I know because I’ve been there. I can remember vividly when I was told by a previous landlord that he was “willing to let me stay” in the flat I’d called home for five years if I agreed to a 29% rent increase with two months’ notice. If not I could clear out. At the same time, we regularly went days without hot water when the dodgy old boiler he refused to replace broke down.
Reform in this area was first promised five years and four prime ministers ago. Even Tory governments realised they had to act when the system was this broken, and the renters (reform) bill was proposed but consistently delayed. Labour’s renters’ rights bill is undergoing its second reading in parliament today. So why has it taken so long to begin fixing the private rental sector?
Aside from the constant chaos of Tory rule, the blunt truth is that there has been such fierce resistance to change because so many of our parliamentarians identified more with the dodgy landlords than they did with the tenants. In fact, in the last parliament a quarter of Tory MPs were landlords themselves.
The tearooms across parliament are no longer so dominated by private landlords. Instead, they are filled with a new wave of Labour MPs like me, sharing horror stories from our lives as renters. Many of us are from the generation that has borne the brunt of the housing crisis that was perpetuated by the last Tory government, and we’re absolutely determined that future generations won’t have to repeat our experiences.
One fellow MP recently shared a story with me about a private landlord who gave him the “option” of staying in his home under the condition that strangers would be allowed to move in so the landlord could take in more rent. The three-bedroom house that my colleague was living in was going to be stripped out, with tenants crammed into every corner that could conceivably be carved out. His only choice in the matter was to live with it or go. Ultimately, he was forced to find a new home.
But of course, the issues faced by our constituents are far worse than anything either of us has experienced. I have an inbox full of heartbreaking examples of people whose lives are being turned upside down by abuses in this broken system. During the election campaign, a mother came to me in tears and told me she was being forced to move her young family as a result of a section 21 eviction.

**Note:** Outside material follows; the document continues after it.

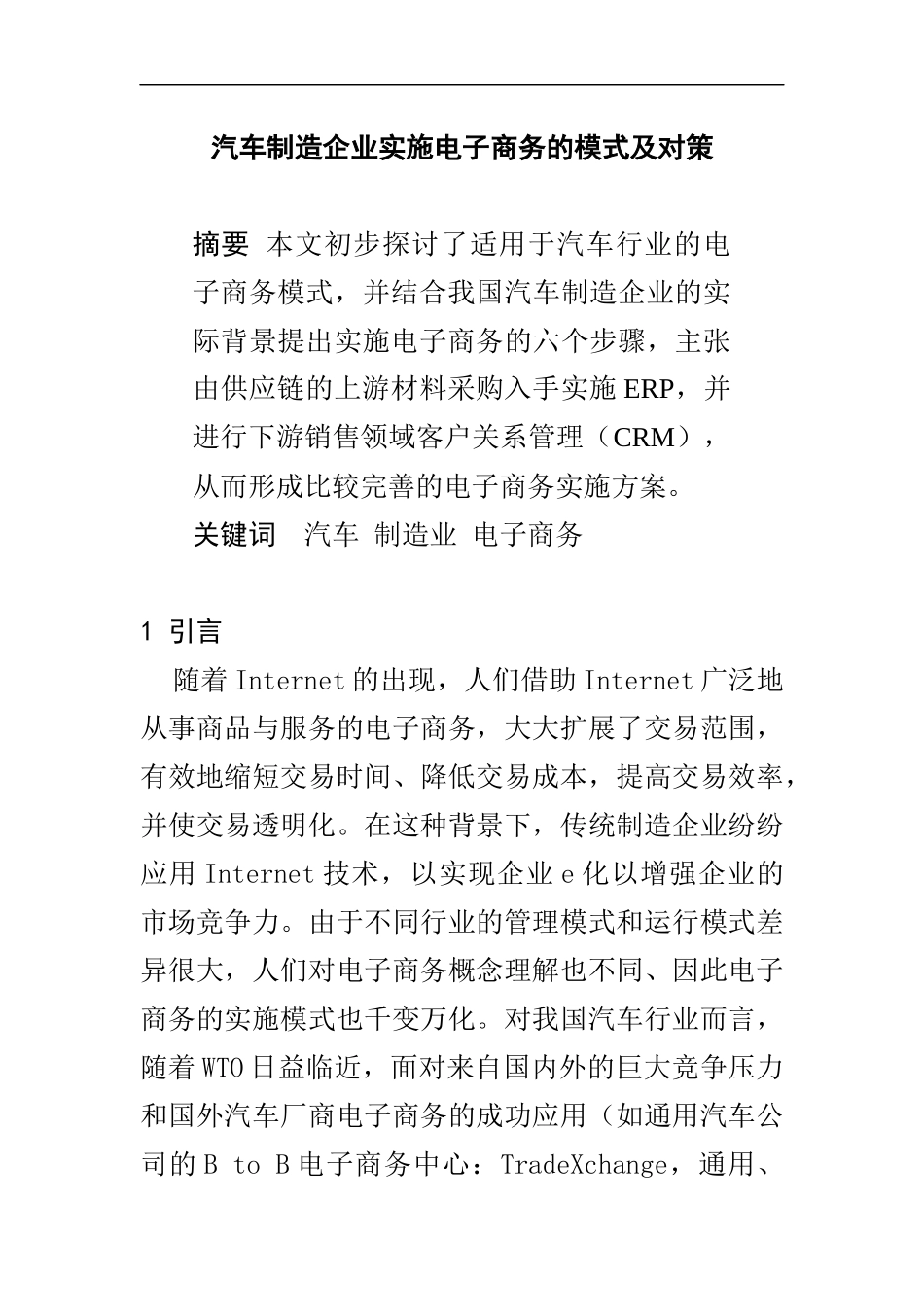 汽车制造企业实施电子商务的模式及对策

摘要 本文初步探讨了适用于汽车行业的电子商务模式，并结合我国汽车制造企业的实际背景提出实施电子商务的六个步骤，主张由供应链的上游材料采购入手实施ERP，并进行下游销售领域客户关系管理（CRM），从而形成比较完善的电子商务实施方案。

关键词 汽车 制造业 电子商务

1 引言

随着Internet的出现，人们借助Internet广泛地从事商品与服务的电子商务，大大扩展了交易范围，有效地缩短交易时间、降低交易成本，提高交易效率，并使交易透明化。在这种背景下，传统制造企业纷纷应用Internet技术，以实现企业e化以增强企业的市场竞争力。由于不同行业的管理模式和运行模式差异很大，人们对电子商务概念理解也不同、因此电子商务的实施模式也千变万化。对我国汽车行业而言，随着WTO日益临近，面对来自国内外的巨大竞争压力和国外汽车厂商电子商务的成功应用（如通用汽车公司的B to B电子商务中心：TradeXchange，通用、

Not only is this damaging to those affected individually, it weighs on the future prosperity of our country, too. Every child who has their schooling damaged by an unstable home environment; every would-be entrepreneur or worker who wants to retrain but who doesn’t take the plunge because they can’t find an affordable place to live – all of them represent an opportunity lost to our economy and society.
It is also stretching local authorities’ already parlous finances. More than 1,000 children in Milton Keynes alone now live in temporary accommodation, with section 21 evictions one of the biggest causes. The cost of all this ultimately falls on the taxpayer and puts further strain on the exchequer at a time when we desperately need to be able to invest for the future.
This new bill goes a long way towards confronting these issues. It would ban no-fault evictions, ban mid-tenancy rent increases, extend responsibility on private landlords to make homes fit for purpose, give tenants the right to own a pet and create a new ombudsman to give tenants a proper avenue to pursue complaints against private landlords.
Yes, new regulation is only part of the answer. After 14 years of Tory austerity, local government and our legal system are utterly broken and we have much work to do to fix the foundations of our country. But we do so with a new generation of Labour MPs, who are aware of the problems the people in our country are facing because many of us have faced them ourselves.